During the same period, U.S. track downloads surged from about 48,000 copies to 2.6 million. The week of his death, the best-selling track was "Thriller" at 167,000 copies, while the top-selling album was "Number Ones" at 108,000.
In the United Kingdom, Jackson held 11 of the top 200 album positions and 43 of the top 200 singles based on sales monitored by the Official Charts Co. for the week ended June 27. Despite the inclusion of only two full days of sales after Jackson's death, "Number Ones" topped the OCC album chart after selling 46,400 physical copies and 10,000 downloads. "Thriller" also reached the albums top 10 at No. 7, with combined physical and digital sales of 14,900.
Among Jackson's best-selling albums in the United States during the week ended June 28, the split between physical and digital retailers varied sharply, which appeared to relate to the availability of titles at physical retailers. Anticipation of a pending Sony price cut on catalog titles appeared to prompt U.S. retailers to stock popular greatest-hits collections like "Number Ones" instead of studio albums like "Thriller" or less popular compilations like "The Essential Michael Jackson."
Mass merchants like Wal-Mart and Target accounted for 56.3% of sales of the top-selling "Number Ones" album, followed by digital merchants with 31.3% of sales, chains like Trans World and Best Buy 11.1% and others 1.3%, according to SoundScan.
By contrast, digital merchants accounted for 78.5% of sales of the second best-selling title, "The Essential Michael Jackson," while mass merchants accounted for 12.4%, chains 6.6% and others 2.5%. For the third-best-selling album, "Thriller," digital stores accounted for 56.2% of sales, while chains accounted for 21.4%, mass merchants 16.4%, indies 4.4% and others 1.6%.

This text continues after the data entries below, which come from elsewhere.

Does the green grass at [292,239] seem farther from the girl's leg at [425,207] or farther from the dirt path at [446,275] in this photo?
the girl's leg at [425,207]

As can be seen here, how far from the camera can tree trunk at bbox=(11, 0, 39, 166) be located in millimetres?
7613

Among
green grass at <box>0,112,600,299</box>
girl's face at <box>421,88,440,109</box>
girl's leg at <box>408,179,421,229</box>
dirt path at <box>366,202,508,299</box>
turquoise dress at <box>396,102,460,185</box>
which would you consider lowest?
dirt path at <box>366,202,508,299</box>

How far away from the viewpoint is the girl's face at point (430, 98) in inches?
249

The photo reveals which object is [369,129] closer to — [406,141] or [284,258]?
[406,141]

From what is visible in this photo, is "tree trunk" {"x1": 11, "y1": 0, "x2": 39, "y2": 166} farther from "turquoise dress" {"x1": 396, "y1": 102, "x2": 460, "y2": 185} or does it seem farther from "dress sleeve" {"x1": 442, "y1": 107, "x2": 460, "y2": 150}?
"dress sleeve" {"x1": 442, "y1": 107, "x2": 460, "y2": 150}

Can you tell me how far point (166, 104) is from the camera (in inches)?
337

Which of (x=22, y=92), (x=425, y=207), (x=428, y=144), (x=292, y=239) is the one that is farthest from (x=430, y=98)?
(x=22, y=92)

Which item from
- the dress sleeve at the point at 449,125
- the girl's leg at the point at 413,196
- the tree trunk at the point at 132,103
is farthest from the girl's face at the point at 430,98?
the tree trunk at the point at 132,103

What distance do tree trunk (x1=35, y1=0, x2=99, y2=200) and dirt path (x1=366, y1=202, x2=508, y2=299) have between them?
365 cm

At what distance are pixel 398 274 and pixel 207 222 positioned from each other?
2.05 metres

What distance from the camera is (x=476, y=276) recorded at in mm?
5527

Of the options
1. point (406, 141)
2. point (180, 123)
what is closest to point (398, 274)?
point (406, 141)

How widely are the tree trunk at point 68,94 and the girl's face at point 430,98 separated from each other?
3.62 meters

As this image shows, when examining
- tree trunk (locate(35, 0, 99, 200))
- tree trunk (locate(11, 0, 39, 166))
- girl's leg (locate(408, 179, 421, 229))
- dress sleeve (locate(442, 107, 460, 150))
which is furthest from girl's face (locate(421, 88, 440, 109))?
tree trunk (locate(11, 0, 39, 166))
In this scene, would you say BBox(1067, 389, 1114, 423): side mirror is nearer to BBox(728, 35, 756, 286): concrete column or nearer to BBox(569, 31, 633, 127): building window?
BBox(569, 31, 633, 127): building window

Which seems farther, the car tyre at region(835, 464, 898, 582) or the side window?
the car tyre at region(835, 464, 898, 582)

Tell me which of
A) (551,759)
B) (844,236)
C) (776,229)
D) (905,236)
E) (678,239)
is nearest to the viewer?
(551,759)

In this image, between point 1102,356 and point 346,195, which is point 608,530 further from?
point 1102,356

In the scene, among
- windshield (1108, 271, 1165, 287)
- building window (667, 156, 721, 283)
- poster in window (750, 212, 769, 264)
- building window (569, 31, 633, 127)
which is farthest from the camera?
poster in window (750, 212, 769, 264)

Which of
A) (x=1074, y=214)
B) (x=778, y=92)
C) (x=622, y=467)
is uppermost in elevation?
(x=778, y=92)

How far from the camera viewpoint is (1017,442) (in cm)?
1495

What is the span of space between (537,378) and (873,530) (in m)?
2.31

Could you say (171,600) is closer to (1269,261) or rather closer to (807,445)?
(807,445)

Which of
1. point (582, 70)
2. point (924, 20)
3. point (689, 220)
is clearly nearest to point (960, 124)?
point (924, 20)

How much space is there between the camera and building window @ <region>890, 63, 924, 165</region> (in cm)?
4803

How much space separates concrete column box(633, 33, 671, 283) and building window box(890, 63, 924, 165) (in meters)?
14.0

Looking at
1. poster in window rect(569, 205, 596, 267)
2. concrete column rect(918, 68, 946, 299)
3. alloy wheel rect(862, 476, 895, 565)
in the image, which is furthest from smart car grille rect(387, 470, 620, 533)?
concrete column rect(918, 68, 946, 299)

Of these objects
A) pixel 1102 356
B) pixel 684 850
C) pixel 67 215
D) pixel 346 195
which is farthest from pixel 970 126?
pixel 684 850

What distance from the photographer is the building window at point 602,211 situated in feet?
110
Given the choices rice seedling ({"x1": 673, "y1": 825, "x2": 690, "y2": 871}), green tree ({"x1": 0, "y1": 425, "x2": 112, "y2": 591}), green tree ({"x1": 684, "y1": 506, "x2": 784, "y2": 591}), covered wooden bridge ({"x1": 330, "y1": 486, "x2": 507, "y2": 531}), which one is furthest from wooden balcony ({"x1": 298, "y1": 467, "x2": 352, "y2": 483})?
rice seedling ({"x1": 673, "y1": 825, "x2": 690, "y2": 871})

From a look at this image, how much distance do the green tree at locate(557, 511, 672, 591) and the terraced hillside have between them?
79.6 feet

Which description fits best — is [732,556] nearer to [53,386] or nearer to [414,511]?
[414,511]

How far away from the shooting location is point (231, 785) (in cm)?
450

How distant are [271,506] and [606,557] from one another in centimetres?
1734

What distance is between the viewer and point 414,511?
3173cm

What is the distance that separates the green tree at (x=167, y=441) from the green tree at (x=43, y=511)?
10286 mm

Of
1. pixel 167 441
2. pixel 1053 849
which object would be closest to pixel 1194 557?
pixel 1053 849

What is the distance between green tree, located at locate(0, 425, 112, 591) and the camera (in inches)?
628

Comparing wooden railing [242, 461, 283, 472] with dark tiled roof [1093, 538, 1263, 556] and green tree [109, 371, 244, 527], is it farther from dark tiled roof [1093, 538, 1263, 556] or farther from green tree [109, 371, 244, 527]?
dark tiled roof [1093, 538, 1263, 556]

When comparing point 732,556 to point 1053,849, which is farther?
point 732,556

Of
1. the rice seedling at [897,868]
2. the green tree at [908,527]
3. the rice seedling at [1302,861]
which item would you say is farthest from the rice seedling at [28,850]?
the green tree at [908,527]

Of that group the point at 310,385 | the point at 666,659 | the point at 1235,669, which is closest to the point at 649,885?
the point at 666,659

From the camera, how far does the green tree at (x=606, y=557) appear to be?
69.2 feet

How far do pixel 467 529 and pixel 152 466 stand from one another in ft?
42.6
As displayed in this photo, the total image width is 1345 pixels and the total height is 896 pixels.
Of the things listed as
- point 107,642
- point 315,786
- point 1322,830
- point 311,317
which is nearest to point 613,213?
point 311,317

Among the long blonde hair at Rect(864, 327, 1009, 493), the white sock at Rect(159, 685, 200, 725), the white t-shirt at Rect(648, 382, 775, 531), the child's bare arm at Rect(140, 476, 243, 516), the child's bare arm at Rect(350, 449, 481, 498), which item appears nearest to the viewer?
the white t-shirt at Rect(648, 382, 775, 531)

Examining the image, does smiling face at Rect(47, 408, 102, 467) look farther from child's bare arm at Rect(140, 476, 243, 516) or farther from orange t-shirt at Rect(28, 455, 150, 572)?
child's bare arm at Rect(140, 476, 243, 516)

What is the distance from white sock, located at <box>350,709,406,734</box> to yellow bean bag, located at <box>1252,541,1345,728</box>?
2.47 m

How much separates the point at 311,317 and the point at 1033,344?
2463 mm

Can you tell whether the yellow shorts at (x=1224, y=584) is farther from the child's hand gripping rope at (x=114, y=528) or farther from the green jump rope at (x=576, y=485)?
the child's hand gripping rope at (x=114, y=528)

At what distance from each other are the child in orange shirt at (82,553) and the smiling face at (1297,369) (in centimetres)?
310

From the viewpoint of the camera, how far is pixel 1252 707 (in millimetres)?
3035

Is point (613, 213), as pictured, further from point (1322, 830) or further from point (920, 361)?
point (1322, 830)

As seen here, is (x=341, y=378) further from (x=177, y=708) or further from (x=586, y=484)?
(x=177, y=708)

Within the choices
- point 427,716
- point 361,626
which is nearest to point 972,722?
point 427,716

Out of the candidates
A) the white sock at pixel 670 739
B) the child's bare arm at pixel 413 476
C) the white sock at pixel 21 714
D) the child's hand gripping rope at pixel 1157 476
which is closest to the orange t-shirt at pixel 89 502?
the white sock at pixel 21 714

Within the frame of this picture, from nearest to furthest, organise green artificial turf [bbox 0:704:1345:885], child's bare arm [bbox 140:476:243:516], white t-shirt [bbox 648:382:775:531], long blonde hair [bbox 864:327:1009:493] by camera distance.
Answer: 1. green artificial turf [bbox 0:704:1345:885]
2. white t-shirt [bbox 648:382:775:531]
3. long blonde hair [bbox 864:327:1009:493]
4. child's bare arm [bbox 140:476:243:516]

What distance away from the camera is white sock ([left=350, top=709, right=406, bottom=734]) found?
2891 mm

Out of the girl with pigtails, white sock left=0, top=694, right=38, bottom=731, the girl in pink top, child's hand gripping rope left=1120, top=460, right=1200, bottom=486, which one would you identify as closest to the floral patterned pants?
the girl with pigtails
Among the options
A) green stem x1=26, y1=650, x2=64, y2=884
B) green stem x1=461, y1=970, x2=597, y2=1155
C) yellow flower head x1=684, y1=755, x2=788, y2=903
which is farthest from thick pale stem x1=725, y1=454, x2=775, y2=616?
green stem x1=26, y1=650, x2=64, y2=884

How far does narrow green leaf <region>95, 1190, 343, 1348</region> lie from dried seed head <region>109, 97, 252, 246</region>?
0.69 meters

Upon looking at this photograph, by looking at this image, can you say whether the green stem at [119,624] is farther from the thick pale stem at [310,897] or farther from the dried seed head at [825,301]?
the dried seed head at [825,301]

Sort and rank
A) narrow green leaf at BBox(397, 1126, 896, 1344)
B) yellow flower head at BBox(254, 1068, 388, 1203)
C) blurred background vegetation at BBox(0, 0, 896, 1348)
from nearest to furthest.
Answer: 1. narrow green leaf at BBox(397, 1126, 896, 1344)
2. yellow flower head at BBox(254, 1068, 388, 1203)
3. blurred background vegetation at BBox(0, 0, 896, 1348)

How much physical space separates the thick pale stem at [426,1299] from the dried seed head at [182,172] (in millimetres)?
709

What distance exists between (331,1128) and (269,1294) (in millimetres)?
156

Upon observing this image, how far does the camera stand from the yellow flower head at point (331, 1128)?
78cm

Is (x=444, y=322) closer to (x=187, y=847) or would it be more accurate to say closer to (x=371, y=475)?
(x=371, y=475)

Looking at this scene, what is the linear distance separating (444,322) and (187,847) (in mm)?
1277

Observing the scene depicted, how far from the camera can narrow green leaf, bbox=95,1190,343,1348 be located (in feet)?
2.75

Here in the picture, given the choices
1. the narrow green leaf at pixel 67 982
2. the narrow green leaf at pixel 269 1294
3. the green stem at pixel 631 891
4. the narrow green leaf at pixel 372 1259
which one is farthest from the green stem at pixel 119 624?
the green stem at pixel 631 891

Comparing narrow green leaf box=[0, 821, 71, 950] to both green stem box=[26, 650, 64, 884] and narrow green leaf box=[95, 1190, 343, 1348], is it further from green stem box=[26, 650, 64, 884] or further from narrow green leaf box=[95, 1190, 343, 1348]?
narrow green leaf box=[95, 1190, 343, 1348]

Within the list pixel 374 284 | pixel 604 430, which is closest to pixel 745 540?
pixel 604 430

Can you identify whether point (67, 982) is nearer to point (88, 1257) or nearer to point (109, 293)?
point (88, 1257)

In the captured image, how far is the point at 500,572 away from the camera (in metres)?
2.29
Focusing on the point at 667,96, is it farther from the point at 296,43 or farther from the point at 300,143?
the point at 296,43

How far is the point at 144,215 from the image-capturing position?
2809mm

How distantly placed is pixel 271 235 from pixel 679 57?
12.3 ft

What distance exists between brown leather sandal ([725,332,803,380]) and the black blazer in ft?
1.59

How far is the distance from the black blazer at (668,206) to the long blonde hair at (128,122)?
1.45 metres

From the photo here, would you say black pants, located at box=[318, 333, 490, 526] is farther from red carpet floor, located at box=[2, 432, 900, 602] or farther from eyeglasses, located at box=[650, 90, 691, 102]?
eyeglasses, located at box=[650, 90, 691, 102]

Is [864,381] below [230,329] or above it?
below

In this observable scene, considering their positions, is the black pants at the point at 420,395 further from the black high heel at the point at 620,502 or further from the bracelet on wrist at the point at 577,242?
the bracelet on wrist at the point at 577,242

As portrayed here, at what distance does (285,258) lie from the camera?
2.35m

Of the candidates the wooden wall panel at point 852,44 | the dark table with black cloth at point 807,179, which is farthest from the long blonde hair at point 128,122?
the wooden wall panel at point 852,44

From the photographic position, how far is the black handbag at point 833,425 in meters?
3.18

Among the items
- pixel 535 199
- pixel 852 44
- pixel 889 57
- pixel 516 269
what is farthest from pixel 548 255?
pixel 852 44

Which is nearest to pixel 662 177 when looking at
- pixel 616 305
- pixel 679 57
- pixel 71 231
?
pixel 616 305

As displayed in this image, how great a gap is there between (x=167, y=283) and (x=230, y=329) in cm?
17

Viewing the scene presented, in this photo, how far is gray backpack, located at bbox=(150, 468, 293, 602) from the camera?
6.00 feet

From the day of Jackson's death until the following Tuesday (June 30), U.S. physical retail accounts had ordered about 3 million of his albums on Sony Music Entertainment, while international orders hovered around 5 million copies, sources say. Although Sony had to scramble to meet demand, it got high marks for getting Jackson product to stores June 29, after most retailers had sold out of the artist's inventory during the weekend.
Universal Music Group, which owns the Motown label, caught a break when it experienced a smaller run on the Jackson 5 catalog: It had already shipped plenty of product as part of its Motown 50th-anniversary promotions.
"By dumb luck, we weren't completely caught off guard," says Universal Music Group Distribution president/CEO Jim Urie. He notes that the company also shipped the rest of its Jackson 5 inventory and had U.S. orders for 300,000 album copies as of June 30, which will be back-ordered until July 6.